-- begin --

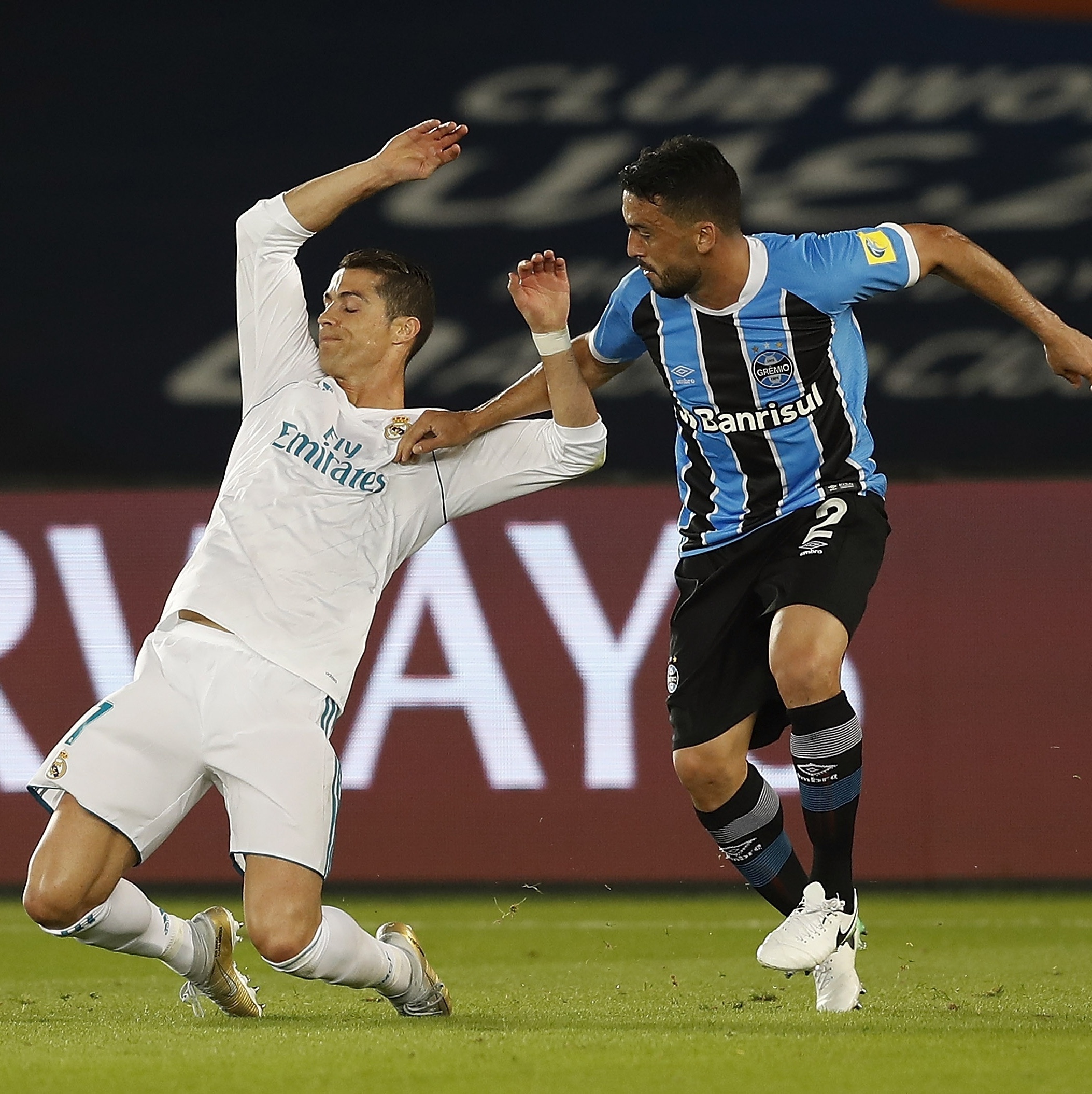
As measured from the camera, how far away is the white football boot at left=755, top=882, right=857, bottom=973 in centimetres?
382

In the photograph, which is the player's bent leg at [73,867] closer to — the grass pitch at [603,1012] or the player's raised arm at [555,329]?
the grass pitch at [603,1012]

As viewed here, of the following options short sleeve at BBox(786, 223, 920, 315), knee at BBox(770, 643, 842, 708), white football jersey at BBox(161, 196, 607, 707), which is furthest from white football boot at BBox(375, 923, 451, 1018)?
short sleeve at BBox(786, 223, 920, 315)

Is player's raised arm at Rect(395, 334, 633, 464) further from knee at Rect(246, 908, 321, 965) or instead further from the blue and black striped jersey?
knee at Rect(246, 908, 321, 965)

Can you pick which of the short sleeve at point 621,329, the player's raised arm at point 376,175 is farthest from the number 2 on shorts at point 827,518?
the player's raised arm at point 376,175

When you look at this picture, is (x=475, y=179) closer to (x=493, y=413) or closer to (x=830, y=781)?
(x=493, y=413)

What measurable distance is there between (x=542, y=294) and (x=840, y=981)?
1.69m

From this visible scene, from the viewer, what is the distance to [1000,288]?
413cm

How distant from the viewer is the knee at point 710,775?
4.30 m

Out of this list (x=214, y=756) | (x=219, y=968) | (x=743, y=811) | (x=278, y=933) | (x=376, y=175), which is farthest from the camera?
(x=743, y=811)

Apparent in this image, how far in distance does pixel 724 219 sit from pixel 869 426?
4.28 metres

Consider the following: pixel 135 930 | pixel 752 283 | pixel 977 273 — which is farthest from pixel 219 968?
pixel 977 273

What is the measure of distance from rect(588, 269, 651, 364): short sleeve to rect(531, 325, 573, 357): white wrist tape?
10.1 inches

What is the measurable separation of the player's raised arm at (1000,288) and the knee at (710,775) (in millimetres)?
1170

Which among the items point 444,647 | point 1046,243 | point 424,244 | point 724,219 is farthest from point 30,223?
point 724,219
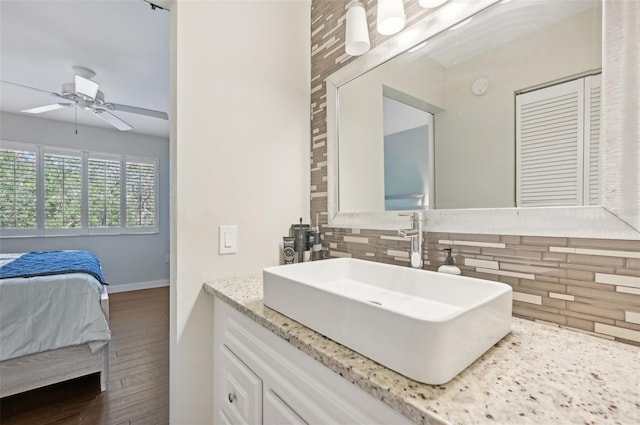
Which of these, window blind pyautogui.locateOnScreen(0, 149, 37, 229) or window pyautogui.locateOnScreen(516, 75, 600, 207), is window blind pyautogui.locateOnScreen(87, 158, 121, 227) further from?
window pyautogui.locateOnScreen(516, 75, 600, 207)

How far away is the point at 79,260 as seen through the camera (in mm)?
2555

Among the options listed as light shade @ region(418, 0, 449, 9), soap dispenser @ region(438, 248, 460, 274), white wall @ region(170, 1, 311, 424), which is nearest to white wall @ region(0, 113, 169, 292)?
white wall @ region(170, 1, 311, 424)

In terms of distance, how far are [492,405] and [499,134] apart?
29.9 inches

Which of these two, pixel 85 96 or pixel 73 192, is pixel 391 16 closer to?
pixel 85 96

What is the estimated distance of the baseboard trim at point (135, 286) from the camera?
13.9 ft

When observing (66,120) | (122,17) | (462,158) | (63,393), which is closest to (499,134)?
(462,158)

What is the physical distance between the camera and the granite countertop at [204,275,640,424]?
41 centimetres

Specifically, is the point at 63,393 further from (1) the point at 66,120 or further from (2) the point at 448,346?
(1) the point at 66,120

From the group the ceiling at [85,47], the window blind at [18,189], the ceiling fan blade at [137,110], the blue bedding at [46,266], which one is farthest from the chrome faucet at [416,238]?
the window blind at [18,189]

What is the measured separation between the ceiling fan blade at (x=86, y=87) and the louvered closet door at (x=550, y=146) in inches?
121

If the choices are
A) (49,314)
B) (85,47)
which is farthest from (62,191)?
(49,314)

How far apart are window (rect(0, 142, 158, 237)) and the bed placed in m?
2.28

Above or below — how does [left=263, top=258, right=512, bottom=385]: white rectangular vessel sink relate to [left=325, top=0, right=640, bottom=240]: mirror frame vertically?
below

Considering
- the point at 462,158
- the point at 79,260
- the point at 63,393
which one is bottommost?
the point at 63,393
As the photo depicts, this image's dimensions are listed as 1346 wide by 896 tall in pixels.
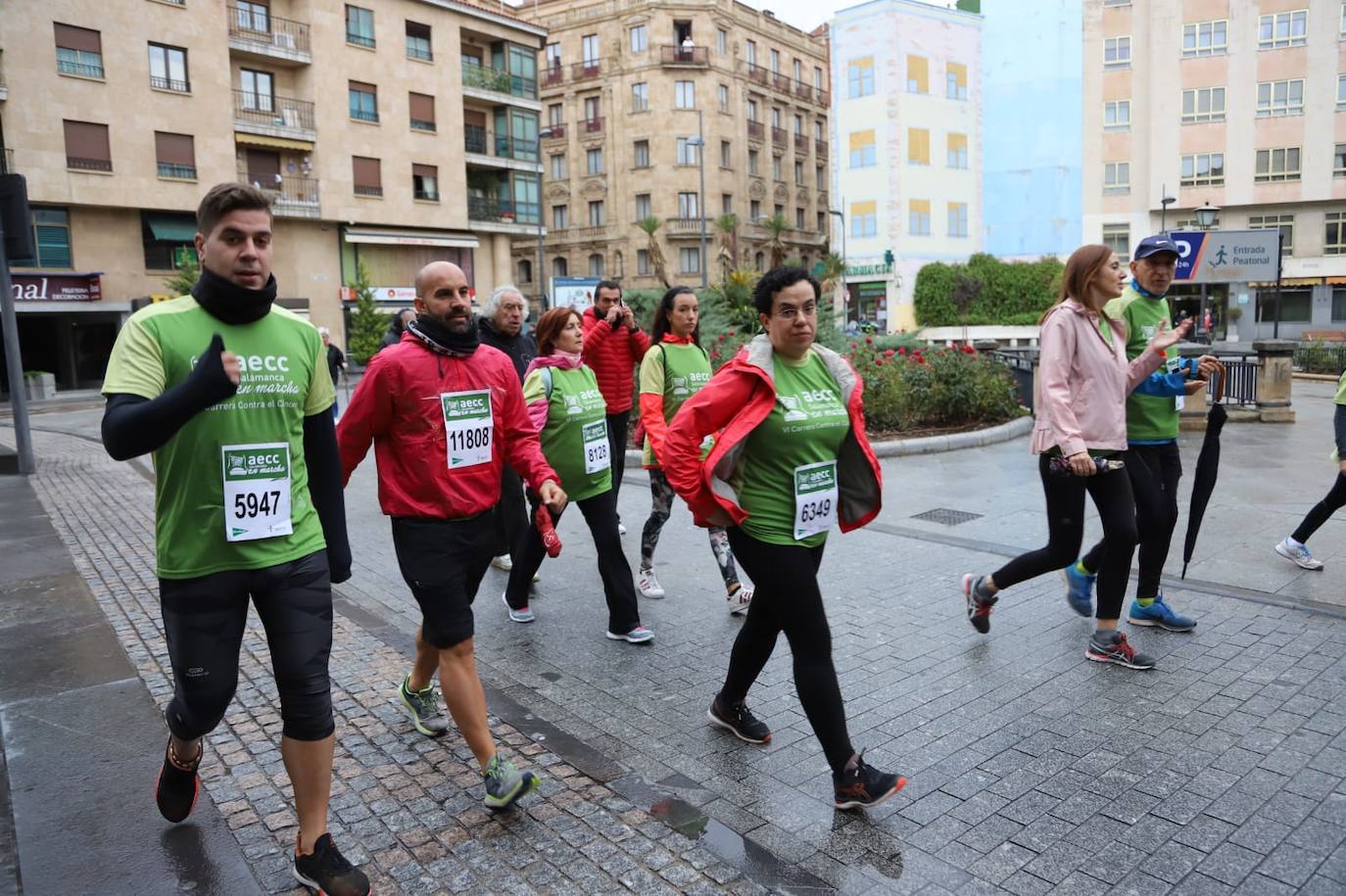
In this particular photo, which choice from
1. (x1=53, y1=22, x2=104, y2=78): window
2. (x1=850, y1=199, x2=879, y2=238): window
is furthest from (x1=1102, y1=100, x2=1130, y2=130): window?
(x1=53, y1=22, x2=104, y2=78): window

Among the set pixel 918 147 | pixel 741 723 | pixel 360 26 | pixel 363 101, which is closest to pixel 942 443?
pixel 741 723

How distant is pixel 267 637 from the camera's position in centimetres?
297

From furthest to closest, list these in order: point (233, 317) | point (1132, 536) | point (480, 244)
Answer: point (480, 244) < point (1132, 536) < point (233, 317)

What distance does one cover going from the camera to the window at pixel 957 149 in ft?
182

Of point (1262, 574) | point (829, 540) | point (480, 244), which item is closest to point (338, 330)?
point (480, 244)

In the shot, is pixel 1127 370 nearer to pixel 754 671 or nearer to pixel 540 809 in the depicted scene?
pixel 754 671

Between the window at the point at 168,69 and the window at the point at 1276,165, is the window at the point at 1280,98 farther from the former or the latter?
→ the window at the point at 168,69

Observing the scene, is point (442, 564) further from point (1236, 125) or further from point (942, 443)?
point (1236, 125)

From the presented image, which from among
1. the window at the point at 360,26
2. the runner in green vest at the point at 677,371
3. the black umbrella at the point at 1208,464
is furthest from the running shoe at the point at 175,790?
the window at the point at 360,26

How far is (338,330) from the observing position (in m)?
40.8

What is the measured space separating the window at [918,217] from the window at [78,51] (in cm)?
3955

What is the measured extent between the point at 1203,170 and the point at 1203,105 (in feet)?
11.1

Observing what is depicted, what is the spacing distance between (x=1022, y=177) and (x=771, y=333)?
57.2 m

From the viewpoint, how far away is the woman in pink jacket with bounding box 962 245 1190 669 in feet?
15.7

-- end --

Please output every line of the records above as a JSON list of strings, one string per line, with blank lines and the pictures left out.

> [The output]
[
  "As measured from the camera, how far away is the white football boot at left=755, top=882, right=857, bottom=973 in centimetres?",
  "382",
  "In the photograph, which is the player's bent leg at [73,867] closer to — the grass pitch at [603,1012] or the player's raised arm at [555,329]?",
  "the grass pitch at [603,1012]",
  "As viewed here, of the following options short sleeve at BBox(786, 223, 920, 315), knee at BBox(770, 643, 842, 708), white football jersey at BBox(161, 196, 607, 707), which is furthest from white football boot at BBox(375, 923, 451, 1018)?",
  "short sleeve at BBox(786, 223, 920, 315)",
  "Is player's raised arm at Rect(395, 334, 633, 464) further from knee at Rect(246, 908, 321, 965) or instead further from the blue and black striped jersey?",
  "knee at Rect(246, 908, 321, 965)",
  "Can you pick which of the short sleeve at point 621,329, the player's raised arm at point 376,175 is farthest from the number 2 on shorts at point 827,518?",
  "the player's raised arm at point 376,175",
  "When you look at this picture, is (x=475, y=179) closer to (x=493, y=413) or closer to (x=830, y=781)?",
  "(x=493, y=413)",
  "What measurable distance is there between (x=542, y=294) and (x=840, y=981)?",
  "1.69m",
  "From this visible scene, from the viewer, what is the distance to [1000,288]?",
  "413cm",
  "How distant from the viewer is the knee at point 710,775?",
  "4.30 m",
  "Out of this list (x=214, y=756) | (x=219, y=968) | (x=743, y=811) | (x=278, y=933) | (x=376, y=175), which is farthest from the camera?",
  "(x=743, y=811)",
  "Apparent in this image, how far in distance does pixel 724 219 sit from pixel 869 426?",
  "4.28 metres",
  "Consider the following: pixel 135 930 | pixel 752 283 | pixel 977 273 — which is farthest from pixel 219 968?",
  "pixel 977 273",
  "What is the measure of distance from rect(588, 269, 651, 364): short sleeve to rect(531, 325, 573, 357): white wrist tape?",
  "10.1 inches",
  "What is the measurable separation of the player's raised arm at (1000,288) and the knee at (710,775) (in millimetres)?",
  "1170",
  "Which among the items point 444,647 | point 1046,243 | point 424,244 | point 724,219 is farthest from point 30,223?",
  "point 724,219",
  "Which of these, window blind pyautogui.locateOnScreen(0, 149, 37, 229) or window pyautogui.locateOnScreen(516, 75, 600, 207), is window blind pyautogui.locateOnScreen(87, 158, 121, 227) further from?",
  "window pyautogui.locateOnScreen(516, 75, 600, 207)",
  "How far away is the point at 79,260 as seen through the camera (in mm)?",
  "2555",
  "Among the options listed as light shade @ region(418, 0, 449, 9), soap dispenser @ region(438, 248, 460, 274), white wall @ region(170, 1, 311, 424), which is nearest to white wall @ region(0, 113, 169, 292)?",
  "white wall @ region(170, 1, 311, 424)",
  "In terms of distance, how far are [492,405] and [499,134] apart?",
  "29.9 inches",
  "Which of these two, pixel 85 96 or pixel 73 192, is pixel 391 16 closer to?",
  "pixel 85 96",
  "What is the estimated distance of the baseboard trim at point (135, 286) from the camera?",
  "13.9 ft",
  "When observing (66,120) | (122,17) | (462,158) | (63,393), which is closest to (499,134)?",
  "(462,158)",
  "What is the physical distance between the camera and the granite countertop at [204,275,640,424]?",
  "41 centimetres",
  "Specifically, is the point at 63,393 further from (1) the point at 66,120 or further from (2) the point at 448,346?",
  "(1) the point at 66,120",
  "From the group the ceiling at [85,47], the window blind at [18,189], the ceiling fan blade at [137,110], the blue bedding at [46,266], which one is farthest from the chrome faucet at [416,238]?",
  "the window blind at [18,189]",
  "What is the measured separation between the ceiling fan blade at (x=86, y=87) and the louvered closet door at (x=550, y=146) in inches?",
  "121",
  "If the choices are",
  "A) (49,314)",
  "B) (85,47)",
  "which is farthest from (62,191)?",
  "(49,314)",
  "How far apart are window (rect(0, 142, 158, 237)) and the bed placed in m?",
  "2.28",
  "Above or below — how does [left=263, top=258, right=512, bottom=385]: white rectangular vessel sink relate to [left=325, top=0, right=640, bottom=240]: mirror frame vertically?",
  "below",
  "Considering",
  "- the point at 462,158",
  "- the point at 79,260",
  "- the point at 63,393",
  "which one is bottommost?",
  "the point at 63,393",
  "As the photo depicts, this image's dimensions are listed as 1346 wide by 896 tall in pixels.",
  "In this particular photo, which choice from",
  "1. (x1=53, y1=22, x2=104, y2=78): window",
  "2. (x1=850, y1=199, x2=879, y2=238): window",
  "is furthest from (x1=1102, y1=100, x2=1130, y2=130): window?",
  "(x1=53, y1=22, x2=104, y2=78): window",
  "Among the set pixel 918 147 | pixel 741 723 | pixel 360 26 | pixel 363 101, which is closest to pixel 942 443?",
  "pixel 741 723",
  "How distant is pixel 267 637 from the camera's position in centimetres?",
  "297",
  "From furthest to closest, list these in order: point (233, 317) | point (1132, 536) | point (480, 244)",
  "Answer: point (480, 244) < point (1132, 536) < point (233, 317)",
  "What distance does one cover going from the camera to the window at pixel 957 149 in ft?",
  "182",
  "Of point (1262, 574) | point (829, 540) | point (480, 244), which item is closest to point (338, 330)?",
  "point (480, 244)",
  "In the shot, is pixel 1127 370 nearer to pixel 754 671 or nearer to pixel 540 809 in the depicted scene?",
  "pixel 754 671",
  "Between the window at the point at 168,69 and the window at the point at 1276,165, is the window at the point at 1280,98 farther from the former or the latter?",
  "→ the window at the point at 168,69",
  "Observing the scene, is point (442, 564) further from point (1236, 125) or further from point (942, 443)?",
  "point (1236, 125)",
  "From the presented image, which from among",
  "1. the window at the point at 360,26",
  "2. the runner in green vest at the point at 677,371",
  "3. the black umbrella at the point at 1208,464",
  "is furthest from the running shoe at the point at 175,790?",
  "the window at the point at 360,26",
  "How far is (338,330) from the observing position (in m)?",
  "40.8",
  "What is the measured space separating the window at [918,217] from the window at [78,51] (in cm)?",
  "3955",
  "What is the measured extent between the point at 1203,170 and the point at 1203,105 (in feet)?",
  "11.1",
  "Observing what is depicted, what is the spacing distance between (x=1022, y=177) and (x=771, y=333)?",
  "57.2 m",
  "From the viewpoint, how far away is the woman in pink jacket with bounding box 962 245 1190 669 in feet?",
  "15.7"
]